En este sentido, aventuró que “hay muchas personas que no van a recibir a la gente de barrios humildes para trabajar, especialmente el servicio doméstico. Porque dicen que el Covid está en los barrios”, alertó.
“Nos tenemos que preparar como Iglesia para predicar con la pandemia mezclada”, sentenció.
El lado positivo
Por otro lado, Llorente también señaló el costado donde puede ver la solidaridad emergiendo ante la necesidad de la sociedad. “Nosotros ayudamos al Municipio con 400 raciones diarias porque nosotros podemos cocinar, pero no transportar. Ofrecí comida para que lleven a los barrios que no podemos llegar”, contó.

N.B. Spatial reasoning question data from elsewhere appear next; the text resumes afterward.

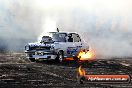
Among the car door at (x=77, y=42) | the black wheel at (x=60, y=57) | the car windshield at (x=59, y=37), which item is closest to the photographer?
the black wheel at (x=60, y=57)

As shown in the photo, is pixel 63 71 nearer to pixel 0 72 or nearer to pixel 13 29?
pixel 0 72

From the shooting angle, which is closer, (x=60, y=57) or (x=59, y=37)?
(x=60, y=57)

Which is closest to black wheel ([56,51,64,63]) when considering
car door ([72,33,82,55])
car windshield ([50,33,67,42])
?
car windshield ([50,33,67,42])

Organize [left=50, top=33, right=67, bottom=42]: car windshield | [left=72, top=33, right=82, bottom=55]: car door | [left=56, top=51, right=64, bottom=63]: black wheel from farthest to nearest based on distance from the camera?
[left=72, top=33, right=82, bottom=55]: car door < [left=50, top=33, right=67, bottom=42]: car windshield < [left=56, top=51, right=64, bottom=63]: black wheel

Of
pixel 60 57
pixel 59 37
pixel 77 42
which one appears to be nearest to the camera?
pixel 60 57

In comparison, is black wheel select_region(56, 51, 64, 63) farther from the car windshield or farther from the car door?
the car door

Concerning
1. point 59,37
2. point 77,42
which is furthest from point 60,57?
point 77,42

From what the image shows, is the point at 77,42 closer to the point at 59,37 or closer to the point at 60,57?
the point at 59,37

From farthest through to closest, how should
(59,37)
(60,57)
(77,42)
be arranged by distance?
1. (77,42)
2. (59,37)
3. (60,57)

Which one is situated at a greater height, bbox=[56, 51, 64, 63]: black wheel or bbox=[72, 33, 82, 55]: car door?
bbox=[72, 33, 82, 55]: car door

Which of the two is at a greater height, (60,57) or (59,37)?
(59,37)

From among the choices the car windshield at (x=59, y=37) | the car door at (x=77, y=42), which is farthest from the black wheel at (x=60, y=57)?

“Estoy orgulloso porque está bien organizado. El pan que hacemos es riquísimo, de primera calidad. Se parece al español, más cocido que el de aquí. Estoy orgulloso de la panadería”, resaltó.
En cuanto al sostén económico de la fundación, dijo: “Se sostiene con manos abiertas y corazones generosos. Así de sencillo. Tenemos comida en abundancia y harina para hacer pan. Usamos casi 100 kilos de harina por día. No nos ha faltado harina ni un día y tenemos para un mes”, confió. “Es muy generosa la gente. Se ha descubierto una veta de generosidad impresionante. Estoy feliz por eso”, concluyó Tomás.
Y contó que quienes quieran colaborar pueden acercarse a la fundación o encontrarlos en el Canal de YouTube de Capilla Santa Teresita Tortuguitas.
Robos
“Se supone que hay alguien que conoce los movimientos del lugar. Rompieron la puerta de un gimnasio y después tienen un acceso medio lateral, escondido, lo rompieron y entraron. Pusimos otra puerta, la volvieron a romper y entraron. Pusimos pared y volvieron a romper y entraron”, contó Llorente sobre los hechos vandálicos.
“Estoy acostumbrado a robos personales y más grandes, con armas y todo. Ya estamos pendientes con el Municipio, que tomó medidas y desde ese momento ya no pasó nada”, subrayó el padre Tomás.
“No vamos a bajar de 500 raciones en por lo menos un año un año y medio. Nos preparamos para tener un tiempo largo”.
“Los que vienen a comer, no roban. Los que roban no lo hacen para comer. Lo hacen para otra cosa”.